*** Opening of Records for the task ***

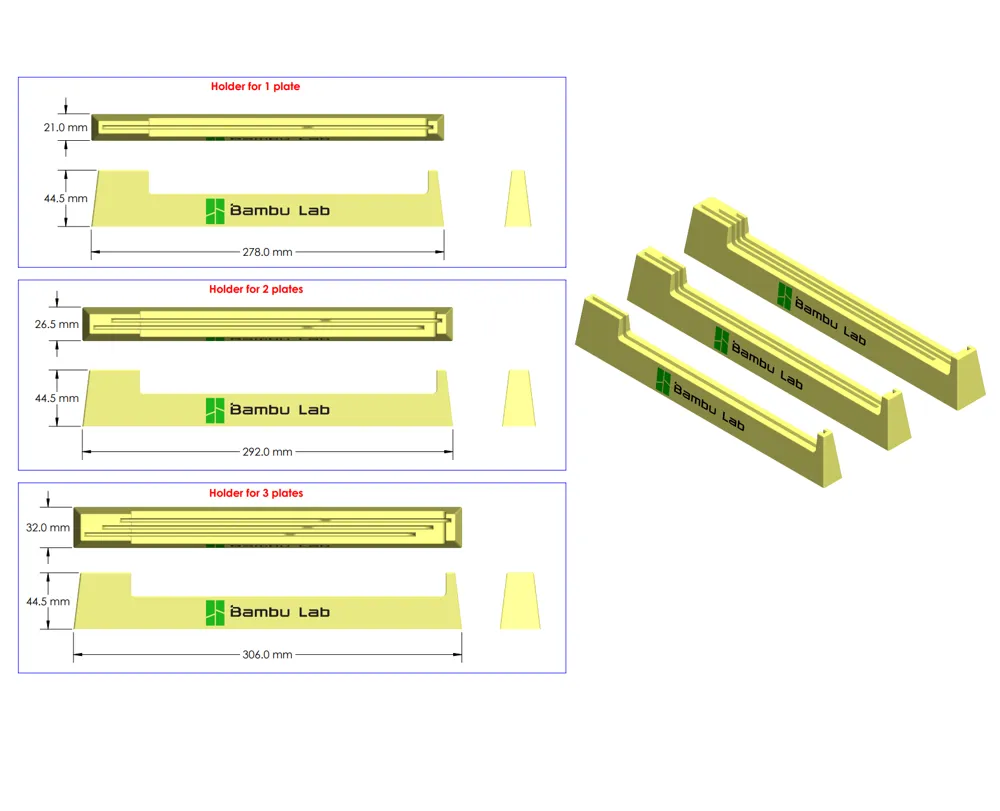 Holder for 1 plate

21.0 mm

44.5 mm

Bambu Lab

278.0 mm

Holder for 2 plates

26.5 mm

44.5 mm

Bambu Lab

292.0 mm

Holder for 3 plates

32.0 mm

44.5 mm

Bambu Lab

306.0 mm

Bambu Lab

Bambu Lab

Bambu Lab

*** Close of Records for the task ***

- **Required action**
Output all the records, word for word, with no pictures in the copy.

- **Answer space**
 Holder for 1 plate

21.0 mm

44.5 mm

Bambu Lab

278.0 mm

Holder for 2 plates

26.5 mm

44.5 mm

Bambu Lab

292.0 mm

Holder for 3 plates

32.0 mm

44.5 mm

Bambu Lab

306.0 mm

Bambu Lab

Bambu Lab

Bambu Lab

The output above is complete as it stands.